Task objective:
The records below must be duplicated exactly, character for character.

======== Available data ========

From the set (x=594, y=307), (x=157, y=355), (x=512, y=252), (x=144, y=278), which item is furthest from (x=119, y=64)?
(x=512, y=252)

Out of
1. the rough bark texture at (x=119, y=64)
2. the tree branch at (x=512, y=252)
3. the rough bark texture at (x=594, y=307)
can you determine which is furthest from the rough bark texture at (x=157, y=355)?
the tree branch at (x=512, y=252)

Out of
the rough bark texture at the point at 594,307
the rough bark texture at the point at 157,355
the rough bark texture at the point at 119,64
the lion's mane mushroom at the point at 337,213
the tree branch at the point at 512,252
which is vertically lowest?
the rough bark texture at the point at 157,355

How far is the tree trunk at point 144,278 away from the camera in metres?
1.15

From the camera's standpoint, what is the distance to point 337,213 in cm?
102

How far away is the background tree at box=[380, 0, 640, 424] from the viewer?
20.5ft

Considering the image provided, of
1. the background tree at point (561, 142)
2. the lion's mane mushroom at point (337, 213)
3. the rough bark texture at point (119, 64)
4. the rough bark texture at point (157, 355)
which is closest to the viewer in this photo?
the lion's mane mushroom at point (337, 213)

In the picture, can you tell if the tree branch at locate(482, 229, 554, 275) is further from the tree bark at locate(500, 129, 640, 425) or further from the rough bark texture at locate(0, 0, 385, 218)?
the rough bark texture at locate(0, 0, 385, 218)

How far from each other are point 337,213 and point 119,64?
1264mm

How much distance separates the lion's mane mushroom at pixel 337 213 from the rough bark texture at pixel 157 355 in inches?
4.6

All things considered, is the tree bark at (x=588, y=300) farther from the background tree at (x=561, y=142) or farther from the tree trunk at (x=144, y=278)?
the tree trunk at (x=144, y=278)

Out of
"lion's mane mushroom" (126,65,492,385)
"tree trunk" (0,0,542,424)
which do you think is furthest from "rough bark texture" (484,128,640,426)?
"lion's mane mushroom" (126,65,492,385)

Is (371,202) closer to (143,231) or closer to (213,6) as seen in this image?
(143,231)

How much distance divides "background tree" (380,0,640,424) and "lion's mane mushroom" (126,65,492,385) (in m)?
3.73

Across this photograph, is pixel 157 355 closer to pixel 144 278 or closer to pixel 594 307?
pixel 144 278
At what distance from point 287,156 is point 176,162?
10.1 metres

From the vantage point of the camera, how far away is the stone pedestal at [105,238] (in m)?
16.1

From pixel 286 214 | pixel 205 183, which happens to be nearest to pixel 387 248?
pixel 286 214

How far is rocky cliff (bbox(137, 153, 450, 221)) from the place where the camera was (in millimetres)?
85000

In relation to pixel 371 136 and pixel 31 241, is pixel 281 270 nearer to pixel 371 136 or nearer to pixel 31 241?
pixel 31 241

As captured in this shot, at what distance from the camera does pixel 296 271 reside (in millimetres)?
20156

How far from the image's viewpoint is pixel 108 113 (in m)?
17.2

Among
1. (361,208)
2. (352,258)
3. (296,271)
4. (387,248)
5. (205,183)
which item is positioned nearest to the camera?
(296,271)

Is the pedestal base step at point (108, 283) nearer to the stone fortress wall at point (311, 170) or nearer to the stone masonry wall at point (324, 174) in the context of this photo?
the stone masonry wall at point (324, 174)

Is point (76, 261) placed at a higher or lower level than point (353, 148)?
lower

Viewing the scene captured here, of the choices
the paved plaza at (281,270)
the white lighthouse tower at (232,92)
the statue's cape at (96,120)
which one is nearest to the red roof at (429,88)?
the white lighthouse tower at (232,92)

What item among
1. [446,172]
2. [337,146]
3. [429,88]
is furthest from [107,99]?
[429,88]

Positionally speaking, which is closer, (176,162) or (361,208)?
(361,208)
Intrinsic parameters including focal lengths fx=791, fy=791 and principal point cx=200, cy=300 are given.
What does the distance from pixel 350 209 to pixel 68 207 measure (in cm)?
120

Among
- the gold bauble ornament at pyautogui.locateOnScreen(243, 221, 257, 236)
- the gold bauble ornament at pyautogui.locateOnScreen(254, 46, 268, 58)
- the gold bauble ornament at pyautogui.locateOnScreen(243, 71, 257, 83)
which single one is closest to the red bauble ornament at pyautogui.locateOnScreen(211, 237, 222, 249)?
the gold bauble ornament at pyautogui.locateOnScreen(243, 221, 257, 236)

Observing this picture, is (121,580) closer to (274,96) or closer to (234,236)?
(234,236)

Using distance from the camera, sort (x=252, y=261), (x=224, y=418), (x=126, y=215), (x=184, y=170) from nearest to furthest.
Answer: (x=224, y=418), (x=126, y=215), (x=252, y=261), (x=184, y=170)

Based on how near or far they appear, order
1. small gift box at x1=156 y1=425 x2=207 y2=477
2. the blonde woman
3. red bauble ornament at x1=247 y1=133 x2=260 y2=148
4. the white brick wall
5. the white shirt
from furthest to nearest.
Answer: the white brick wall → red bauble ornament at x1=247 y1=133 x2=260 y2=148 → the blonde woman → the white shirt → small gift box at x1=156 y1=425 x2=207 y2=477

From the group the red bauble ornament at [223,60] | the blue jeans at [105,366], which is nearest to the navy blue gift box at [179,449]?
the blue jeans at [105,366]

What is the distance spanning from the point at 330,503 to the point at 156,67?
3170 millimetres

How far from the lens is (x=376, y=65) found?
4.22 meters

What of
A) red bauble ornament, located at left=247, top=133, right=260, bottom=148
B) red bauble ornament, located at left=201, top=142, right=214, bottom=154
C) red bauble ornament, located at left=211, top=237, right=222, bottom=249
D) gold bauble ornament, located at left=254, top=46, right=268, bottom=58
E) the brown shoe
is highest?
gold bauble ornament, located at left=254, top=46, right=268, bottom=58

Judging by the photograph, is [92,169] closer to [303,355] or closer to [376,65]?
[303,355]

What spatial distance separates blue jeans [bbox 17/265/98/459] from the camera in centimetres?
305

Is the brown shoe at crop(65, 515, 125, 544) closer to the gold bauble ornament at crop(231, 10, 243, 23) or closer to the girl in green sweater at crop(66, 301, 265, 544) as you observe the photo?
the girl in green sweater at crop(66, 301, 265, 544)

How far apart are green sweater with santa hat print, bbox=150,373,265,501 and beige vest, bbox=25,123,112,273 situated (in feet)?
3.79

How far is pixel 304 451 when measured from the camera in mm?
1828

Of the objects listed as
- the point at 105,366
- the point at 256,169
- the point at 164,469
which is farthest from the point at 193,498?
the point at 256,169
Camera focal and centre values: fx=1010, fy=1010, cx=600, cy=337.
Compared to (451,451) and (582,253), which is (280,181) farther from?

========

Written solution:
From the set (x=594, y=307), (x=157, y=355), (x=512, y=252), (x=144, y=278), which item is furthest from (x=119, y=64)?
(x=512, y=252)

Out of
1. the rough bark texture at (x=119, y=64)
2. the tree branch at (x=512, y=252)
3. the rough bark texture at (x=594, y=307)
can you determine which is furthest from the rough bark texture at (x=157, y=355)?
the tree branch at (x=512, y=252)

Out of
the rough bark texture at the point at 594,307
the rough bark texture at the point at 157,355
the rough bark texture at the point at 119,64
the lion's mane mushroom at the point at 337,213
the tree branch at the point at 512,252
which is vertically lowest?
the rough bark texture at the point at 157,355

How far is the tree trunk at point 144,278 away from the camera in metres?
1.15

From the camera's standpoint, what is the distance to point 337,213 in cm?
102

How far away is the background tree at box=[380, 0, 640, 424] from the viewer?
20.5ft

Considering the image provided, of
1. the background tree at point (561, 142)
2. the lion's mane mushroom at point (337, 213)
3. the rough bark texture at point (119, 64)
4. the rough bark texture at point (157, 355)
which is closest to the viewer in this photo?
the lion's mane mushroom at point (337, 213)

In the picture, can you tell if the tree branch at locate(482, 229, 554, 275) is further from the tree bark at locate(500, 129, 640, 425) or further from the rough bark texture at locate(0, 0, 385, 218)?
the rough bark texture at locate(0, 0, 385, 218)

How far from each other are point 337,213 and point 119,64?
1264mm

How much distance separates the lion's mane mushroom at pixel 337 213 from the rough bark texture at pixel 157 355 in inches?
4.6

All things considered, is the tree bark at (x=588, y=300) farther from the background tree at (x=561, y=142) or farther from the tree trunk at (x=144, y=278)?
the tree trunk at (x=144, y=278)

Out of
"lion's mane mushroom" (126,65,492,385)
"tree trunk" (0,0,542,424)
which do you think is furthest from "rough bark texture" (484,128,640,426)?
"lion's mane mushroom" (126,65,492,385)

Is (371,202) closer to (143,231) or closer to (213,6) as seen in this image?
(143,231)

How much distance divides "background tree" (380,0,640,424) and "lion's mane mushroom" (126,65,492,385) (in m)?
3.73

Across this photograph, is pixel 157 355 closer to pixel 144 278 or closer to pixel 594 307?
pixel 144 278
At what distance from point 287,156 is point 176,162?
10.1 metres

From the vantage point of the camera, how far away is the stone pedestal at [105,238] (in m)?
16.1

From pixel 286 214 | pixel 205 183, which happens to be nearest to pixel 387 248?
pixel 286 214

How far is rocky cliff (bbox(137, 153, 450, 221)) from the place where the camera was (in millimetres)?
85000

In relation to pixel 371 136 and pixel 31 241, is pixel 281 270 nearer to pixel 371 136 or nearer to pixel 31 241?
pixel 31 241

As captured in this shot, at what distance from the camera does pixel 296 271 reside (in millimetres)?
20156

How far from the image's viewpoint is pixel 108 113 (in m)?
17.2

Among
1. (361,208)
2. (352,258)
3. (296,271)
4. (387,248)
5. (205,183)
which item is positioned nearest to the camera?
(296,271)

Is the pedestal base step at point (108, 283) nearer to the stone fortress wall at point (311, 170) or nearer to the stone masonry wall at point (324, 174) in the context of this photo?
the stone masonry wall at point (324, 174)

Is point (76, 261) placed at a higher or lower level than point (353, 148)?
lower

Viewing the scene captured here, of the choices
the paved plaza at (281,270)
the white lighthouse tower at (232,92)
the statue's cape at (96,120)
which one is nearest to the red roof at (429,88)?
the white lighthouse tower at (232,92)

What item among
1. [446,172]
2. [337,146]
3. [429,88]
is furthest from [107,99]?
[429,88]

Positionally speaking, which is closer, (176,162) or (361,208)?
(361,208)
Intrinsic parameters including focal lengths fx=791, fy=791 and principal point cx=200, cy=300 are given.
What does the distance from pixel 350 209 to pixel 68 207 measure (in cm)?
120

Among
- the gold bauble ornament at pyautogui.locateOnScreen(243, 221, 257, 236)
- the gold bauble ornament at pyautogui.locateOnScreen(254, 46, 268, 58)
- the gold bauble ornament at pyautogui.locateOnScreen(243, 71, 257, 83)
which single one is closest to the red bauble ornament at pyautogui.locateOnScreen(211, 237, 222, 249)?
the gold bauble ornament at pyautogui.locateOnScreen(243, 221, 257, 236)

Observing this picture, is (121,580) closer to (274,96) or closer to (234,236)?
(234,236)

Using distance from the camera, sort (x=252, y=261), (x=224, y=418), (x=126, y=215), (x=184, y=170) from nearest to furthest.
Answer: (x=224, y=418), (x=126, y=215), (x=252, y=261), (x=184, y=170)

Based on how near or far they appear, order
1. small gift box at x1=156 y1=425 x2=207 y2=477
2. the blonde woman
3. red bauble ornament at x1=247 y1=133 x2=260 y2=148
4. the white brick wall
5. the white shirt
from furthest to nearest.
Answer: the white brick wall → red bauble ornament at x1=247 y1=133 x2=260 y2=148 → the blonde woman → the white shirt → small gift box at x1=156 y1=425 x2=207 y2=477

From the group the red bauble ornament at [223,60] | the blue jeans at [105,366], which is nearest to the navy blue gift box at [179,449]?
the blue jeans at [105,366]

What is the distance spanning from the point at 330,503 to the point at 156,67?
3170 millimetres

How far from the lens is (x=376, y=65) found?
4.22 meters

What of
A) red bauble ornament, located at left=247, top=133, right=260, bottom=148
B) red bauble ornament, located at left=201, top=142, right=214, bottom=154
C) red bauble ornament, located at left=211, top=237, right=222, bottom=249
D) gold bauble ornament, located at left=254, top=46, right=268, bottom=58
E) the brown shoe
is highest?
gold bauble ornament, located at left=254, top=46, right=268, bottom=58

Judging by the photograph, is [92,169] closer to [303,355] or closer to [376,65]?
[303,355]

What spatial distance separates blue jeans [bbox 17/265/98/459] from the camera in centimetres?
305

Is the brown shoe at crop(65, 515, 125, 544) closer to the gold bauble ornament at crop(231, 10, 243, 23) or closer to the girl in green sweater at crop(66, 301, 265, 544) as you observe the photo?
the girl in green sweater at crop(66, 301, 265, 544)

How far apart are green sweater with santa hat print, bbox=150,373,265,501 and beige vest, bbox=25,123,112,273 situated (in feet)?
3.79

How far is pixel 304 451 when measured from the camera in mm?
1828

Of the objects listed as
- the point at 105,366
- the point at 256,169
- the point at 164,469
which is farthest from the point at 193,498?
the point at 256,169
Camera focal and centre values: fx=1010, fy=1010, cx=600, cy=337.
Compared to (451,451) and (582,253), which is (280,181) farther from?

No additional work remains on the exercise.